Function: similarity_search
Performs a similarity search in the MongoDB database by embedding the query and comparing it against document embeddings using cosine similarity.
Definition
def similarity_search(query: str, limit: int = 5) -> list[dict]:
Arguments
query
(str): The search query.limit
(int): The maximum number of results to return. Defaults to 5.
Returns
list[dict]
: A list of similar documents (with respect to the query input) with their scores.
Logic
- Query Embedding: The query is converted into a vector embedding using the
create_embedding
function. - Database Search: The query embedding is compared to the
data_embedding
field of documents using cosine similarity. The MongoDB$vectorSearch
operator retrieves documents with the highest similarity scores. - Threshold Filtering: Only documents with a similarity score above the threshold (initially 0.7) are returned. If no documents meet the criteria, the threshold is dynamically reduced by 0.1 until documents are found or the threshold reaches 0.
- Result: Returns a list of filtered documents with their scores.
Code Snippets
Create Embedding
response = (
openai.embeddings.create(model="text-embedding-ada-002", input=text)
.data[0]
.embedding
)
return response
MongoDB $vectorSearch
Query
The MongoDB aggregation pipeline for vector search:
filter_condition = {}
if report_context:
if report_context["type"] == "country":
filter_condition = {"country_name": {"$eq": report_context["value"]}}
elif report_context["type"] == "year_in_review":
filter_condition = {"year": {"$eq": report_context["value"]}}
# Perform the similarity search once
results = db_collection.aggregate(
[
{
"$vectorSearch": {
"index": "vector_index",
"path": "data_embedding",
"queryVector": create_embedding(query),
"filter": filter_condition,
"numCandidates": 1000, # Fetch enough candidates
"limit": limit,
}
},
{"$addFields": {"score": {"$meta": "vectorSearchScore"}}},
{"$sort": {"score": -1}},
{"$project": {"data_embedding": 0}},
]
)
The filter
is specifically used for report_chatting
collection. For chatbot_data
searches, it is not relevant.
Threshold Logic
threshold = 0.7
filtered_results = [doc for doc in all_results if doc["score"] > threshold]

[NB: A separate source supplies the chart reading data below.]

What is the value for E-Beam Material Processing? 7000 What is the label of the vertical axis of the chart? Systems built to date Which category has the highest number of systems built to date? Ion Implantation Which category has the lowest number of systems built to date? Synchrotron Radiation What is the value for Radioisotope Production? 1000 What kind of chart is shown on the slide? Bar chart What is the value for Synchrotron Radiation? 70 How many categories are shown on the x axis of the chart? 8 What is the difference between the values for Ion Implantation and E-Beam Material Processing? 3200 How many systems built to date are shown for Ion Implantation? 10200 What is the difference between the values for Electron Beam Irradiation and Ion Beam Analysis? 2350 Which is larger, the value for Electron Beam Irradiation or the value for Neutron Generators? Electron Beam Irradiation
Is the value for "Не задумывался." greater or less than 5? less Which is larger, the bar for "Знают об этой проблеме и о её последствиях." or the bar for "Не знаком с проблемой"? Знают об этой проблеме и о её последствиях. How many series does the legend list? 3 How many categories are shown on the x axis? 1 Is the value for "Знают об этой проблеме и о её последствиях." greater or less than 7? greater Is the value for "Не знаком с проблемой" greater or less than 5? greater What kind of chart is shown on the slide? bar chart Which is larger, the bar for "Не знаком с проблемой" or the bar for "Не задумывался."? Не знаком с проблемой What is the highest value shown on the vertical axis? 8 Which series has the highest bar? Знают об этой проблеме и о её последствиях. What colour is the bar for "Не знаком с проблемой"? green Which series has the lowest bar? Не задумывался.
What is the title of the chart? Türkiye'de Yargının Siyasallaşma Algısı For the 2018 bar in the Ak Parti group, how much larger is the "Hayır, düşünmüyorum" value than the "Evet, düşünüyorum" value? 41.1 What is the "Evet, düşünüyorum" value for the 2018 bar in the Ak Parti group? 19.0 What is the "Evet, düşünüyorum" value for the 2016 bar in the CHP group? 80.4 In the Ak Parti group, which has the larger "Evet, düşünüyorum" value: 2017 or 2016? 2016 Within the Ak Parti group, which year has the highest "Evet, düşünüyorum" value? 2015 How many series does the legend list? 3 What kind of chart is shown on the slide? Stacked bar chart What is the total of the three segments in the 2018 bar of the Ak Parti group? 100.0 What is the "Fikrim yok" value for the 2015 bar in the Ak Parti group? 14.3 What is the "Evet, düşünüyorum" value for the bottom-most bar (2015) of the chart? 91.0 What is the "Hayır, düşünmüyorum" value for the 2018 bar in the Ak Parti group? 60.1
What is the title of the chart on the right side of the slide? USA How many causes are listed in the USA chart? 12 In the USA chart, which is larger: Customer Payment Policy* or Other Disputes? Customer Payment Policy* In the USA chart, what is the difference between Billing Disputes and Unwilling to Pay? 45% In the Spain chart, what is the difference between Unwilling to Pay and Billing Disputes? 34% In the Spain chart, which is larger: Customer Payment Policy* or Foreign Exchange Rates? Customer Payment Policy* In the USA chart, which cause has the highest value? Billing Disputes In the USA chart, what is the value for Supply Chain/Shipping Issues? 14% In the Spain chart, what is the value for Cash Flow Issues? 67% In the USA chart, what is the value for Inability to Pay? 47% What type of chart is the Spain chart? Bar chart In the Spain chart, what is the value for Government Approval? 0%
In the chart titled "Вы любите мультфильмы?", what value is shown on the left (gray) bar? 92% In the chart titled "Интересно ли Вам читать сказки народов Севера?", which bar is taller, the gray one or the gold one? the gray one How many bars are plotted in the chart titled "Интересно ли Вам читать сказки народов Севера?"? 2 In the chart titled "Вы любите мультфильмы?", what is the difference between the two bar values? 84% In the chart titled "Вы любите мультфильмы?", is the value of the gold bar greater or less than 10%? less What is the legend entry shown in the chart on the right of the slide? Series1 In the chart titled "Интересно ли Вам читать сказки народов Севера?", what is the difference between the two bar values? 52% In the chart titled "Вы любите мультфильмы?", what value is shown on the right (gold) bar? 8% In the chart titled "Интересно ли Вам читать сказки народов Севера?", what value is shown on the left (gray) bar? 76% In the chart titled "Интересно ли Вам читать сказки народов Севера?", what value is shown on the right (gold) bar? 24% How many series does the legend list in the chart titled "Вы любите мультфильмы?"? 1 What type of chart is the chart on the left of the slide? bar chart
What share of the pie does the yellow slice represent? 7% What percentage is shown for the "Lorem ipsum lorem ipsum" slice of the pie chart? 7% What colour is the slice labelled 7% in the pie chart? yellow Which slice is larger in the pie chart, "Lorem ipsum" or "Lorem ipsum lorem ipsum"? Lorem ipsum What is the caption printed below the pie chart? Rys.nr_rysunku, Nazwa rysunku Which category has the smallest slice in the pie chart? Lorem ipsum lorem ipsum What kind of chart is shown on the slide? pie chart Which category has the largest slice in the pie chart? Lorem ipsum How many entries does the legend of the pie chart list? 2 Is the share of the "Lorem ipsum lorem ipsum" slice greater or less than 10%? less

while not filtered_results and threshold >= 0:
threshold -= 0.1
filtered_results = [doc for doc in all_results if doc["score"] > threshold]
print(f"Threshold used: {threshold}")
Conclusion
The Vector Search feature is a powerful tool for retrieving relevant documents using embeddings and cosine similarity. By embedding the user query and comparing it to document embeddings, this approach ensures high-quality retrieval of contextually relevant data. Passing these documents to GPT allows the model to base its answers on specific and relevant information, enhancing the quality and reliability of responses.
This approach:
- Enhances retrieval accuracy through cosine similarity.
- Adapts to sparse data by dynamically reducing the threshold.
- Provides a scalable solution for embedding-based document search.